# Request
Write out each of the rows below word for word, giving only the text and leaving out the pictures.

---- Exercise input

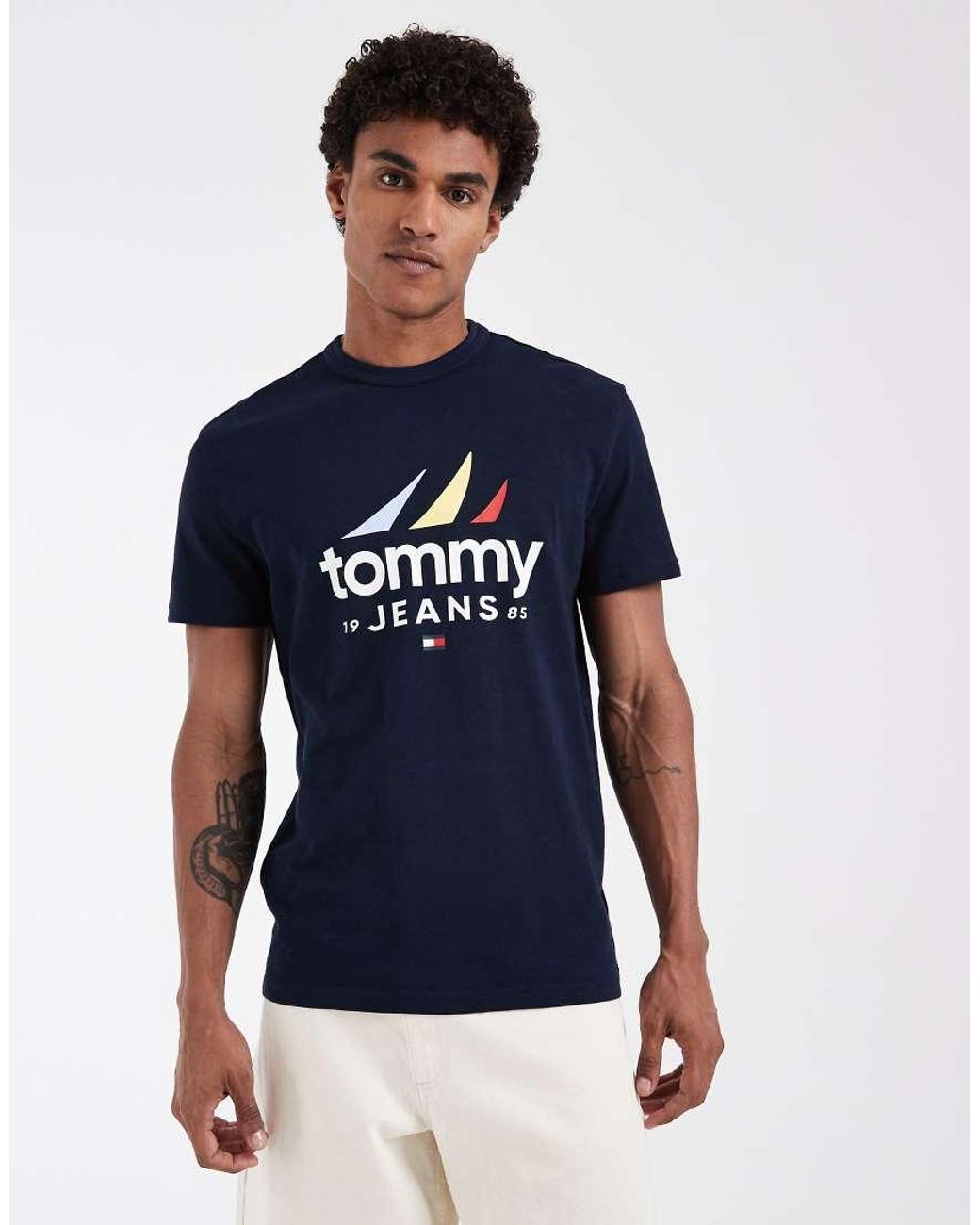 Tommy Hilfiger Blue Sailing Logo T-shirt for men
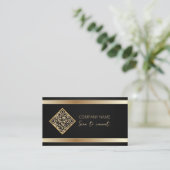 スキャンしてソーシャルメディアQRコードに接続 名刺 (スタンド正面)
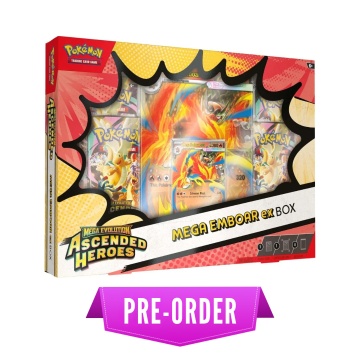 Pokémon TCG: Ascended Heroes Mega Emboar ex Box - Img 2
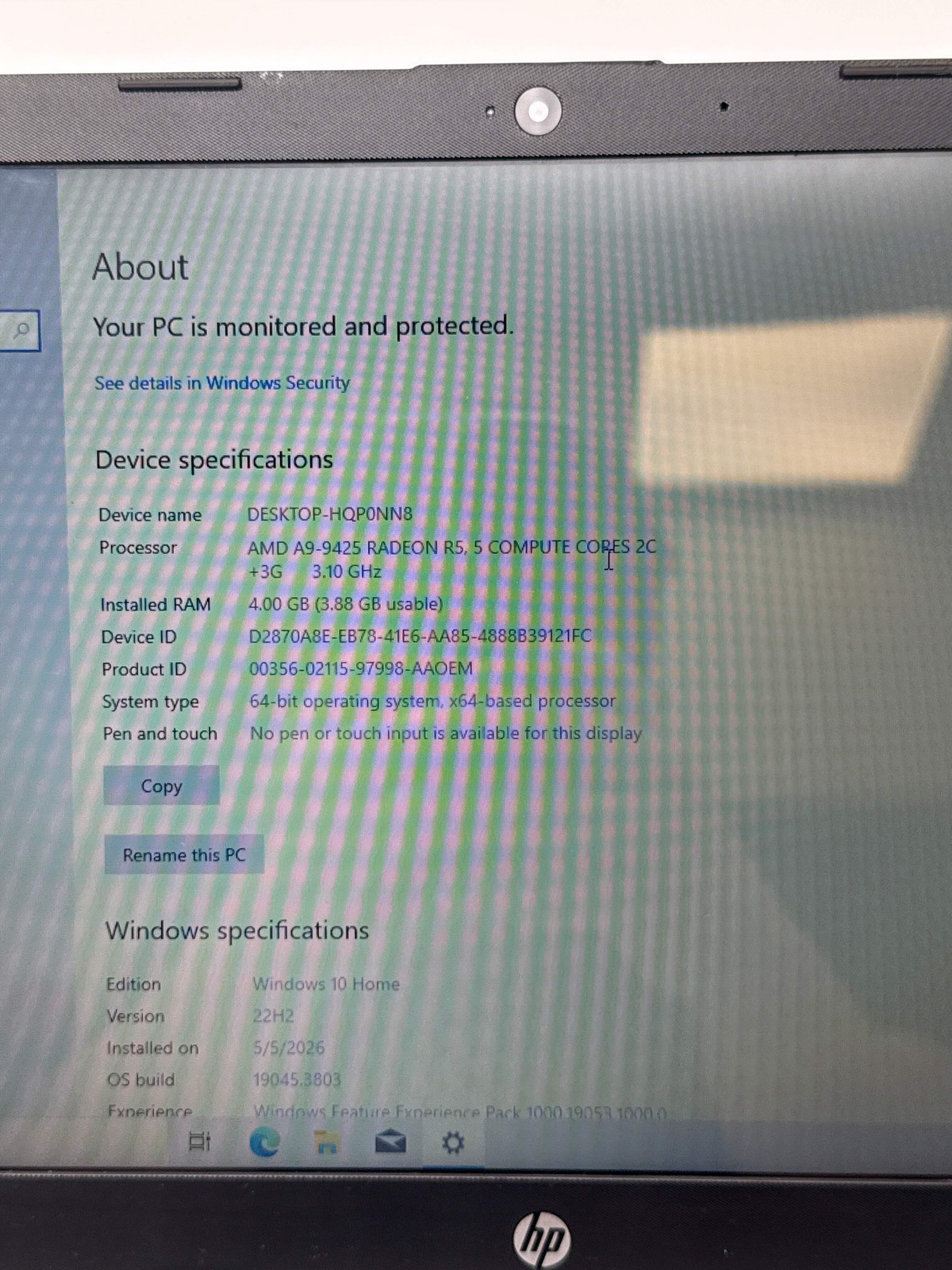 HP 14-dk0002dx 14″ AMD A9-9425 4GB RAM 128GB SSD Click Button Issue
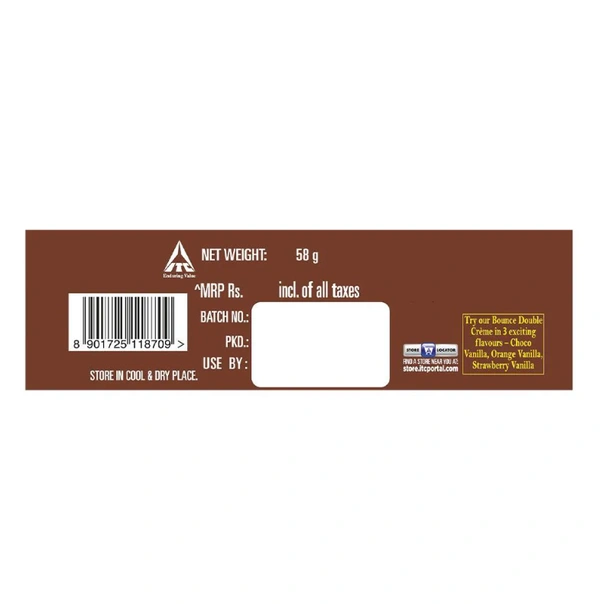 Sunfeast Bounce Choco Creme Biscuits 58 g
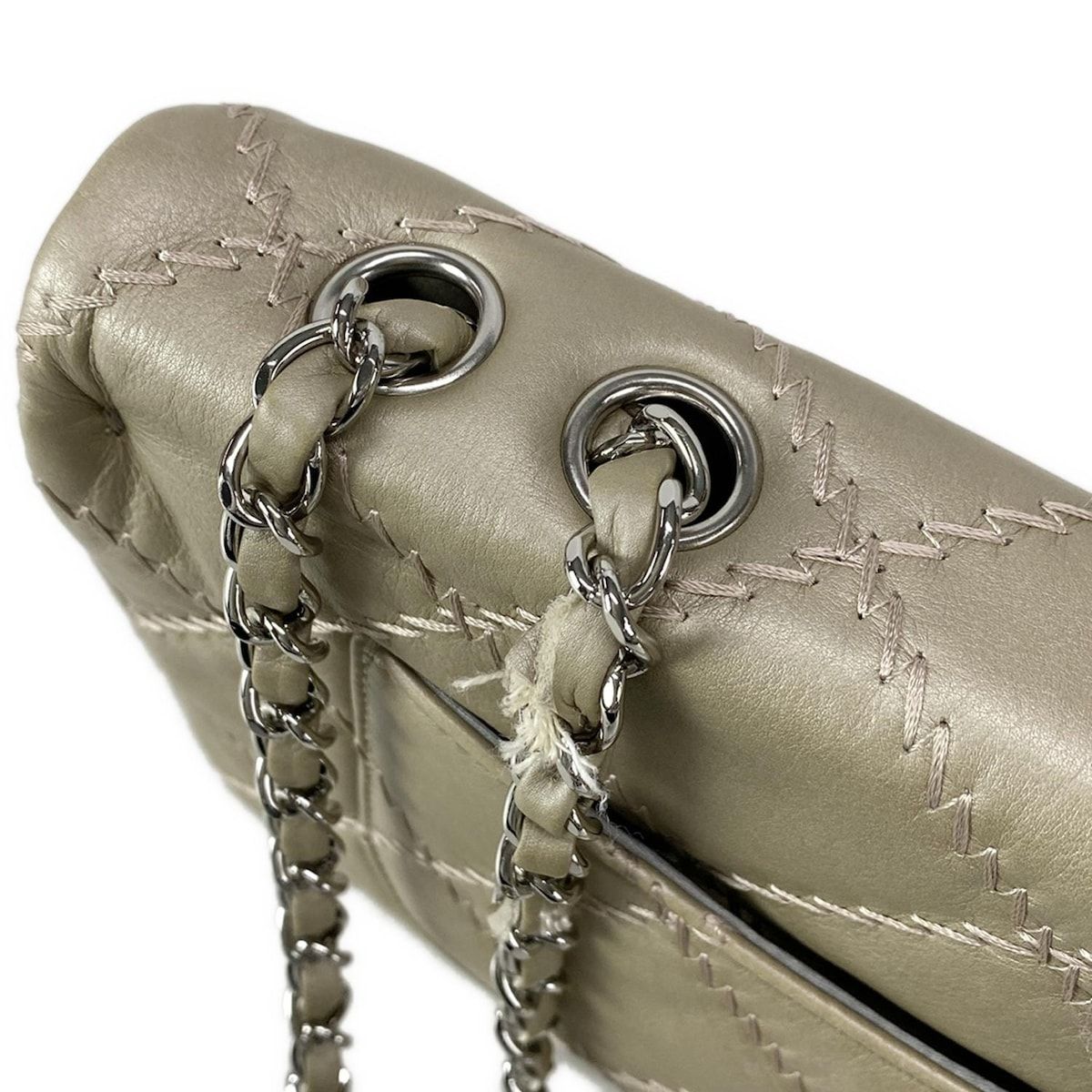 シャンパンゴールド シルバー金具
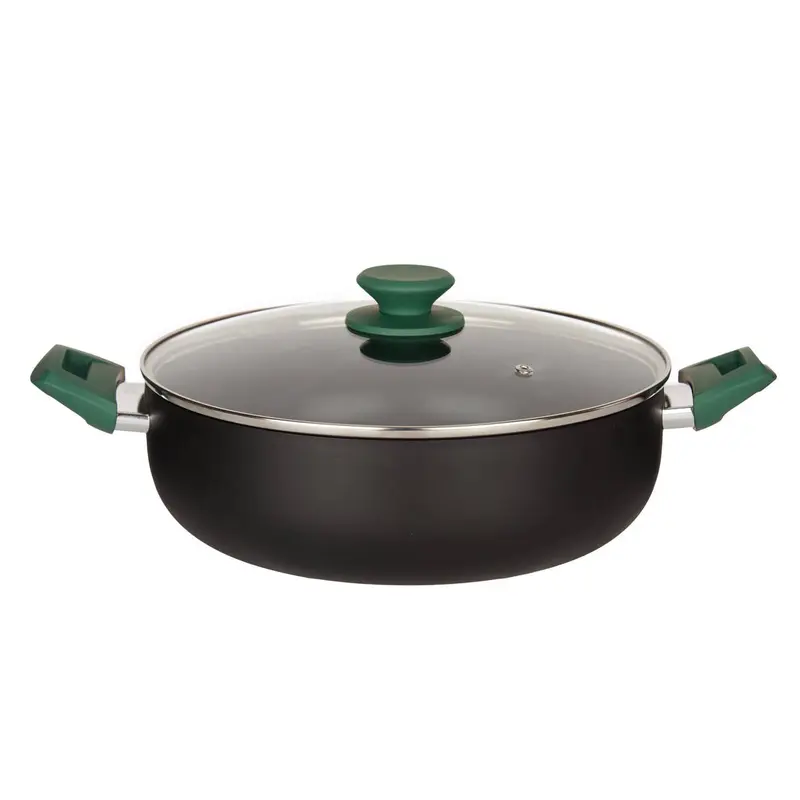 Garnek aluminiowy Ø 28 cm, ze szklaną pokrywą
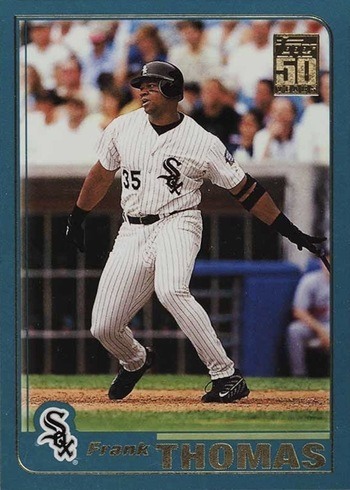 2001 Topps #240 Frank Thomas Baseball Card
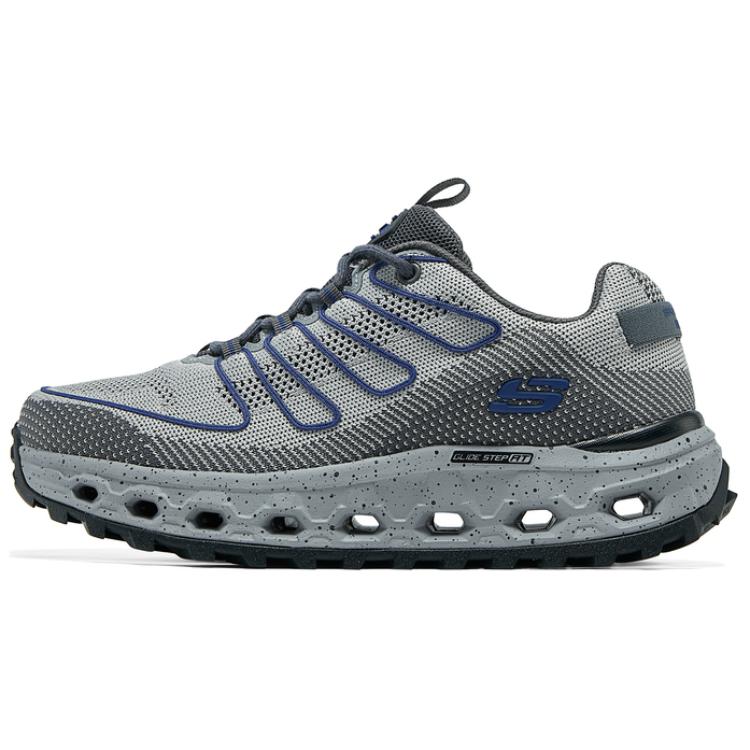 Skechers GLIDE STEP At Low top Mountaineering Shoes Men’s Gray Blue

--------

# Exercise solution
 Tommy Hilfiger Blue Sailing Logo T-shirt for men
 スキャンしてソーシャルメディアQRコードに接続 名刺 (スタンド正面)
 Pokémon TCG: Ascended Heroes Mega Emboar ex Box - Img 2
 HP 14-dk0002dx 14″ AMD A9-9425 4GB RAM 128GB SSD Click Button Issue
 Sunfeast Bounce Choco Creme Biscuits 58 g
 シャンパンゴールド シルバー金具
 Garnek aluminiowy Ø 28 cm, ze szklaną pokrywą
 2001 Topps #240 Frank Thomas Baseball Card
 Skechers GLIDE STEP At Low top Mountaineering Shoes Men’s Gray Blue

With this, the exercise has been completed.